I thought about teaching at McKinley High School, a historically underserved school in the still culturally segregated South Louisiana. My thoughts went to a student named Jayrell, who was arrested for nothing more than being on the road late at night on the way to a friend’s house. He missed his Participatory Action Research presentation in our Humanities Amped class at school the next morning while he sat in jail. Jayrell’s empty desk marked one of many experiences that taught me education is more than class. As an educator, I didn’t just need to know how to teach English or history, I needed to open myself up to the community and the systemic oppression that seeps into every facet of life, I needed to know how to stand alongside my students.
I thought about the people of Guyana, whose culture and worldview, so drastically different from my own, altered my existence. Over two years, I learned the meaning of grit while unlearning my skewed ideas of justice, equality, and fairness. I thought about Sharla Hernandez, head of Guyana’s Region 9 Department of Education, and my closest friend while overseas. I recalled the feeling of fury when she gently put her hand on my shoulder to silence me when a male counterpart told me to “shut up” during a Girls Leading Our World planning meeting. “As women, we must do everything quietly; this is how it’s always been done,” she warned me as I watched her prepare dinner later that afternoon. Initially, I rejected this idea of quiet retribution with righteous indignation. Then, as I watched her make dinner for the nine children that she cared for in her home, I reflected on what it takes to be a Guyanese woman. I realized she wasn’t telling me I couldn’t, she was telling me how I could; it was a lesson in self-preservation. She always set a place for me at the table.
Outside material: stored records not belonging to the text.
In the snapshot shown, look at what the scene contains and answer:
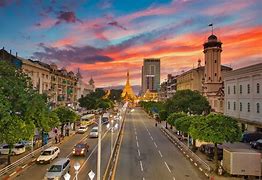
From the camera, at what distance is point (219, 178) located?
3111 cm

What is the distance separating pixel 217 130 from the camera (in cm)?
3491

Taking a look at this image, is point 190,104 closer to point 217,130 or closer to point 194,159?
point 194,159

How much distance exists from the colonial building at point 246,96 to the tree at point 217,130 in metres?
20.3

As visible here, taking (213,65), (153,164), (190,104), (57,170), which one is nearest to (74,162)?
(57,170)

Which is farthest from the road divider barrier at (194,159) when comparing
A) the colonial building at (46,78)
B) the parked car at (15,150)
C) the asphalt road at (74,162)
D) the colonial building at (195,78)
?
the colonial building at (195,78)

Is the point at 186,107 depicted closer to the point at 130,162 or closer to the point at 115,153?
the point at 115,153

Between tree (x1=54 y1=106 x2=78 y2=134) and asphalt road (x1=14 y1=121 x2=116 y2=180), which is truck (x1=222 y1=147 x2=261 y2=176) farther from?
tree (x1=54 y1=106 x2=78 y2=134)

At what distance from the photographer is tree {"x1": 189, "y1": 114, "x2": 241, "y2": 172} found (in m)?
34.7

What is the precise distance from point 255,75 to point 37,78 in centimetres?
6848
Of course, none of these experiences have brought me to any kind of conclusion. Instead, they sparked a new, more profound question: now that I know, what am I going to do about it?
Here I am, over three years later. All of these undertakings have led me to this niche of a career path at the intersection of education, community, equity, and social justice. Yet, all of the seemingly altruistic programs I’ve been a part of prior to Thunderbird have been problematic. I’ve borne witness to the gaps in programs with good intentions but terrible execution, or programming with financial liability or data prioritized over quality or success. I’ve seen teachers in American and Guyanese settings drowning in the responsibility of educating and raising other people’s children despite “data-driven programming” aimed to fix the education system. Nonetheless, witnessing the endless sweat, love, and tenacity the educators/implementers of these programs pour into change serves as a catalyst for my own journey. I then find myself returning to the same question I wrote down at my wooden table two years prior, but this time asking: what are we going to do about it, and how do we do it right?
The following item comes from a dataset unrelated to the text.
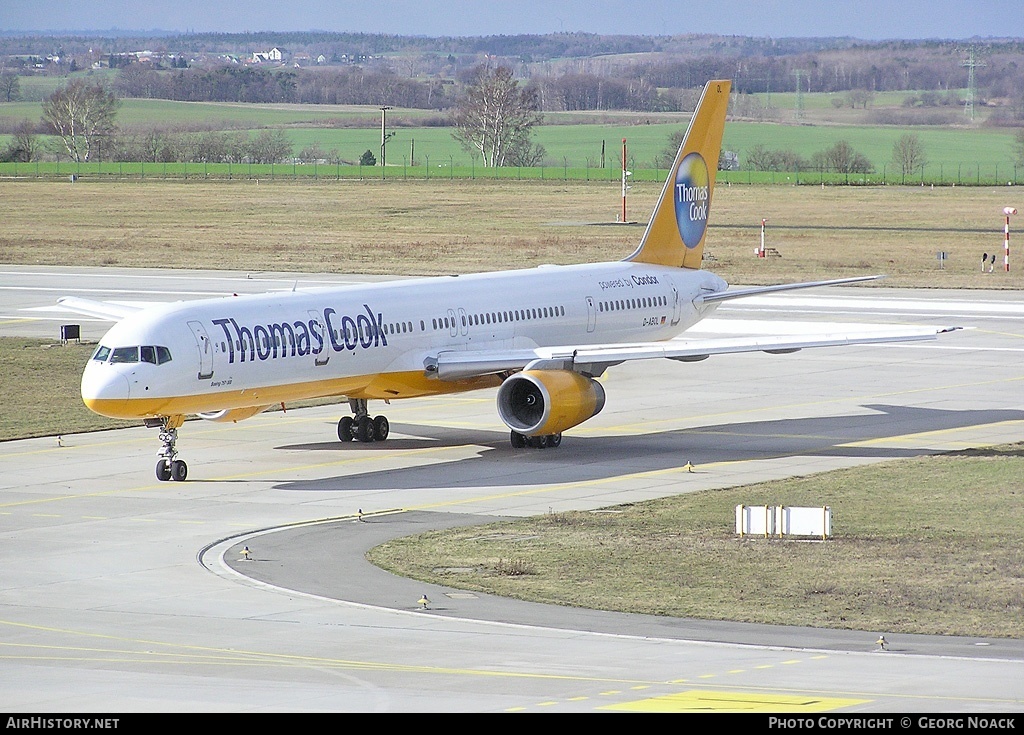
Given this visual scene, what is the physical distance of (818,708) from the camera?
18.3m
My goal in attending Thunderbird’s School of Global Management is to develop skills needed to successfully build and maintain culturally responsive, socially-just educational programs. However, I never ever imagined myself in business school. I never thought I could learn accounting, or data collection. It shocks me every day, and it’s the exact opposite of where I saw my life at 28. At Thunderbird, I am learning how business strategy, funding, and policy play into non-profit/ humanitarian programs with maximum community involvement and impact. I have the opportunity to learn from those who have asked similar questions and are looking at the global picture when it comes to building sustainable programs that advocate for social change. After Thunderbird, I dream of someday working with the UN, USAID, or other global initiatives that are also striving to build a stronger global community. My mission is to consistently work to dismantle systemic inequity in education through community involvement, culturally relevant programming, and relational organizing, supported by the knowledge and networks I’ve gained during my time at Thunderbird.